§ **EXCERPT**
[Start of section]
An eighth panel to store nuclear waste at the Waste Isolation Pilot Plant’s underground repository near Carlsbad was completed with waste expected to go in next year.
At WIPP, low-level transuranic (TRU) nuclear waste made up of clothing materials and equipment irradiated during nuclear activities, is stored in an underground salt deposit about 2,000 feet underground.
The facility stores the waste in panels, with each panel containing seven rooms where workers emplace drums of it and allow the salt to gradually collapse in for permanent disposal.
More:U.S. Senate bill has implications for New Mexico nuclear waste projects
WIPP has emplaced waste in seven panels so far but lost some capacity due to contamination from an accidental radiological release in 2014 that also disrupted mining and emplacement activities during a three-year shutdown of the WIPP’s core operations.
But seven years since mining Panel 8 began, WIPP officials reported the work was complete in Tuesday announcement.
Panel 7 was expected to be full by April 2022, per the announcement, and Panel 8 will be ready to accept waste immediately.
More:WIPP: Critics accuse feds of expanding nuclear waste repository before New Mexico task force
“We are all focused on working safely and productively in order to see Panel 8 in use next year,” said Reinhard Knerr, manager of the Department of Energy’s Carlsbad Field Office. “It’s been a long time coming, but Panel 8 will be ready just when we need it.”
Remaining work on the panel included electricity, mine phones, protective chain link on the walls and air monitors.
Mining of the panel was completed on Sept. 28 and the heavy mining equipment was removed after completing the floor in Room 3.
More:Texas sues federal government to block nuclear waste facility along New Mexico border
The work began in 2013 but was halted during the 2014 event and sat idle during the shutdown, meaning rock salt creeped and the location of the panel had to shifted.
Mining resumed in 2018, recutting the rock for the seven rooms of Panel 8. Each room is 300 feet long, 33 feet wide and 15 to 16 feet tall.
The rooms were created using continuous miner machines which pass through using guided lasers, then dig out the floor. They cut 8 to 10 tons of salt per minute, dumping into haul trucks before being transported to the surface 5 tons at a time using a hoist and stored on the northern portion of the WIPP property.
More:WIPP: Air system rebuild at Carlsbad nuclear waste site two weeks ahead of schedule
About 160,000 tons or 320 million pounds of salt rock was cut during the project, the approximate weight of 160 baby humpback wales or 1.5 aircraft carriers.
Following the panel, miners will next cut drifts running west from the existing mine connecting the drifts with a new under-construction utility shaft.
A probe hole was used to seek out any geological challenges with mining to the west, and side drift will connect a southern drift with an existing air intake shaft that is being converted to a exhaust air through new ductwork, fans and 75-foot tall exhaust shaft.
[End of section]
Transcribe word for word the passage of the WIPP Panel 8 article that begins at the words "Remaining work on" and stops after "16 feet tall.".

§ **INPUT DATA**
[Start of section]
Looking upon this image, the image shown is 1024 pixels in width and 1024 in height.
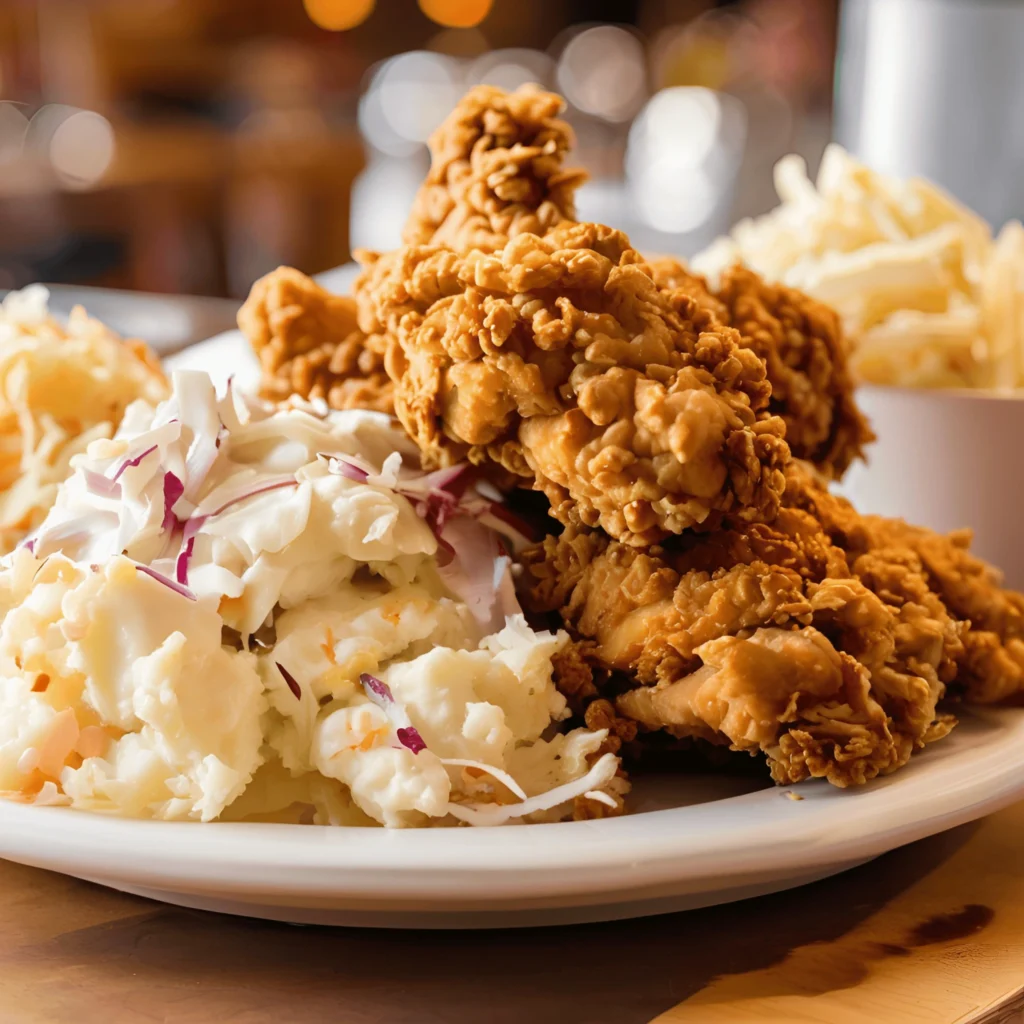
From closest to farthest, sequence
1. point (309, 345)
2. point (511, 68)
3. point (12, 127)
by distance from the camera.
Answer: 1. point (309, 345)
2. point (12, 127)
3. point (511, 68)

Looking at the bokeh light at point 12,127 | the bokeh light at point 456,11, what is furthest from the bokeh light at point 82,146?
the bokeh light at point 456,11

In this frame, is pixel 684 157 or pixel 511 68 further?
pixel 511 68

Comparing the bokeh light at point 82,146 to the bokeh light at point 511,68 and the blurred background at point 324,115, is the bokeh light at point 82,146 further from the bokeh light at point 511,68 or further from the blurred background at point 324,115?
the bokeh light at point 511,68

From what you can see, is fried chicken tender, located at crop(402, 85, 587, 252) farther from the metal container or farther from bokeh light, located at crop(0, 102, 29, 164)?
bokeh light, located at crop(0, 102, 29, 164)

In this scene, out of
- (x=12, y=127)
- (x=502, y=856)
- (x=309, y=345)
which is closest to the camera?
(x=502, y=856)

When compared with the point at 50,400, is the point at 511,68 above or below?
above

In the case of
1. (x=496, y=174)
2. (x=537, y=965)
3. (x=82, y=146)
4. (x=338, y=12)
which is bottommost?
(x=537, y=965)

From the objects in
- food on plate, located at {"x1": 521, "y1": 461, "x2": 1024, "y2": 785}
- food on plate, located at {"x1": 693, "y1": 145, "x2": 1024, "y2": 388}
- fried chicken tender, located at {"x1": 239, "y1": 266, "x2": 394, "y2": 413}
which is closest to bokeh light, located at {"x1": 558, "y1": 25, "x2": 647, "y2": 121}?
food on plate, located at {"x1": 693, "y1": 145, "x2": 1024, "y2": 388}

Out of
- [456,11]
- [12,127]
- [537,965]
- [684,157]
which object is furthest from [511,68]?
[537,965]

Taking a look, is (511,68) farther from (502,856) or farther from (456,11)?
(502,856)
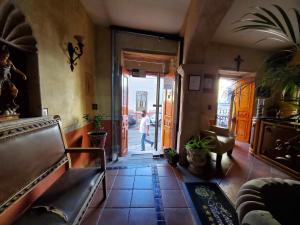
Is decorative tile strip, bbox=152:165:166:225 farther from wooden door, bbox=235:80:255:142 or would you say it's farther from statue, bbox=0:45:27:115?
[End of section]
§ **ANSWER SPACE**
Remaining work on the panel included electricity, mine phones, protective chain link on the walls and air monitors.
Mining of the panel was completed on Sept. 28 and the heavy mining equipment was removed after completing the floor in Room 3.
More:Texas sues federal government to block nuclear waste facility along New Mexico border
The work began in 2013 but was halted during the 2014 event and sat idle during the shutdown, meaning rock salt creeped and the location of the panel had to shifted.
Mining resumed in 2018, recutting the rock for the seven rooms of Panel 8. Each room is 300 feet long, 33 feet wide and 15 to 16 feet tall.